Bene il Decreto Ristori (e l’annunciato “Ristori-bis”, ndr) ma, lo ripeto, servono scelte per il futuro. Diventa quindi strategico sfruttare nel miglior modo possibile le risorse del Recovery Fund, mettendo a sistema le competenze di chi, per professione e formazione, conosce il mercato del lavoro e l’economia, e può così contribuire alla realizzazione di progetti per il rilancio del Paese. Non si sa ancora come saranno spesi i 209 miliardi di euro destinati all’Italia. Supportiamo la linea degli aiuti emergenziali con la sospensione di qualsiasi versamento fiscale e contributivo per tutte le imprese in crisi e il prolungamento del periodo di rateizzazione dei versamenti già programmati, oltre alla possibilità di pagare i debiti tributari in più anni e senza l’aggravio di interessi e sanzioni. Non ultima, la concessione automatica e generalizzata della Cassa
Integrazione Covid-19. Occorre liberare risorse per abbassare il cuneo fiscale, in modo che le aziende tornino ad investire e assumere. Serve anche un ulteriore adeguamento alle norme di sicurezza per
fronteggiare l’emergenza Covid, perché le aziende, da sole, non riescono a fare più di quel tanto che già fanno e hanno fatto.

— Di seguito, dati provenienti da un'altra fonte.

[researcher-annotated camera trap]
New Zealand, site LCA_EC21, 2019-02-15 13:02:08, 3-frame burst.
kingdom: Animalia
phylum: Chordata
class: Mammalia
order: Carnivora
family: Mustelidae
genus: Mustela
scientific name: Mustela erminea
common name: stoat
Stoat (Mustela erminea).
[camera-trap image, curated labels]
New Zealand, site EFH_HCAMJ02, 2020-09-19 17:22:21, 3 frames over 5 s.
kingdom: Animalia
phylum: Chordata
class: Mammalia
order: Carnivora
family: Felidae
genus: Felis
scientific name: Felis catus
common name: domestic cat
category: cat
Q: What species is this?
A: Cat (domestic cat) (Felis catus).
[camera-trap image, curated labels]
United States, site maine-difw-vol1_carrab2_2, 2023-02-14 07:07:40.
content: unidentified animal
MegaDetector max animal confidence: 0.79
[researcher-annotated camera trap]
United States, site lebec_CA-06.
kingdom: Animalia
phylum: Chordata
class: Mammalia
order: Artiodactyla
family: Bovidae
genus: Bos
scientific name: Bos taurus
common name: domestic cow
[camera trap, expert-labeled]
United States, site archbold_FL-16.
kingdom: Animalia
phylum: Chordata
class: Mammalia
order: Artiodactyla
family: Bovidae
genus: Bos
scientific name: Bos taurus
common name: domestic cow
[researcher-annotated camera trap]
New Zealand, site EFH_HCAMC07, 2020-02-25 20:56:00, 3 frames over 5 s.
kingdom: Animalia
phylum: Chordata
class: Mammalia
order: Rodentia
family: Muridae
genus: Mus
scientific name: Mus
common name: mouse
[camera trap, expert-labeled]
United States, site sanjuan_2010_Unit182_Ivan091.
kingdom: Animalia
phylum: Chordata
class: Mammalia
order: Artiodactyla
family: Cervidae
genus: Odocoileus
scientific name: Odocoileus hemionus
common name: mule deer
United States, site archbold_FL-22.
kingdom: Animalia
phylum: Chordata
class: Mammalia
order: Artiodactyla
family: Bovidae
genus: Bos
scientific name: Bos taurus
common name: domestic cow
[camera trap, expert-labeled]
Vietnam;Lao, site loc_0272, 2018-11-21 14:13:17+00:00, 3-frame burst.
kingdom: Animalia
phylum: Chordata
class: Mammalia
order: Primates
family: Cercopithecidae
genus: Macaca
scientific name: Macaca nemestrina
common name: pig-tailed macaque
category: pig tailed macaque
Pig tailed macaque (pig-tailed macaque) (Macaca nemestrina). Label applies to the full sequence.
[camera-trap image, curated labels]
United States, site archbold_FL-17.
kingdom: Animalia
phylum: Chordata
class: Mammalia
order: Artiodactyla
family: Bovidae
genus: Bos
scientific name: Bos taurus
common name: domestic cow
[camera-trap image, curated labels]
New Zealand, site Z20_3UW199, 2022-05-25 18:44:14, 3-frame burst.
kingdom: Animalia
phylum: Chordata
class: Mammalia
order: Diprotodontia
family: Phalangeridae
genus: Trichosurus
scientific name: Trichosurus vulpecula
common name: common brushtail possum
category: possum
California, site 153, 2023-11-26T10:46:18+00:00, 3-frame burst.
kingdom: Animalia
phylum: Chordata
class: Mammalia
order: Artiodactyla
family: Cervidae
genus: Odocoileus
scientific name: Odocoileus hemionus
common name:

Analisti finanziari e sondaggi ci dicono che le previsioni economiche per il futuro non sono rosee. Quanto tempo ci vorrà prima che l’economia nazionale possa ripartire appieno?

Le previsioni ci dicono che le imprese torneranno ai livelli di fatturato pre-Covid non prima di due anni. Ecco perché dobbiamo agire oggi. Questa volta non si scherza. Perdere tempo vuol dire rischiare di precluderci gli agognati finanziamenti, come pure i versamenti a fondo perduto. Oggi, forse, per la grandezza e l’importanza delle sfide che ci attendono, potrà venire a galla, chiaramente, la pesante responsabilità di chi è inadeguato alle responsabilità di cui dobbiamo farci carico, e stoltamente non fa altro che soffiare sul fuoco del disagio e della sofferenza.